The Big Ten wound up with 14 teams, stretching from Nebraska to New Jersey. The Southeastern Conference expanded into Texas and Missouri. The Atlantic Coast Conference wandered nearly 1,000 miles inland. The Pac-12 annexed the Rocky Mountains. The Big 12, pushed to the brink of collapse, steadied itself by adding a school 1,200 miles to the northeast of the league office.

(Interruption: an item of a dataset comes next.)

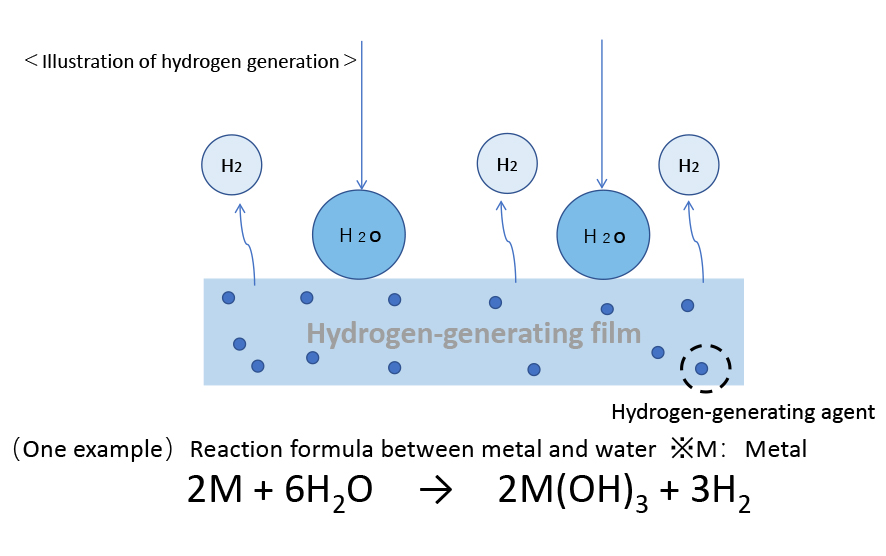 Toyal Toyo Aluminium K K    Product Information   Highlighted
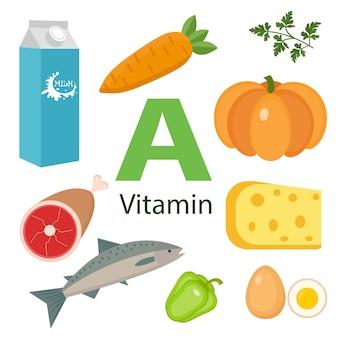 Informationen zu gesundheitlichen vorteilen von vitamin a.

Lesser conferences followed suit, scrambling for financial viability.
A decade later, it’s time to blow up what was done and start over. The COVID-19 pandemic’s effects have been profoundly felt in a realm where, for 10 years, money was no object and the map made no sense. Slapped in the face by a new fiscal reality, maybe we’re due to both rein in and reach out—to contract geographically into more regional conferences, while expanding the scope of the revenue gusher that is the College Football Playoff.
The radical realignment highlights:
A 120-school ecosystem, with 11 current FBS members relegated to FCS and one elevated from that level. Congratulations to North Dakota State; condolences to UTEP, Texas State, UTSA, South Alabama, Louisiana-Monroe, Bowling Green, New Mexico State, San Jose State, Coastal Carolina, Troy and Liberty. (Relegation/elevation can be revisited every three seasons.)
Ten leagues, each with 12 members, each designed to maximize proximity and reduce travel demands and costs. All current conference structures are broken and reassembled. There are no more than eight Power 5 programs in a single new conference, and no fewer than four. And there are no independents—yes, Notre Dame is in a conference.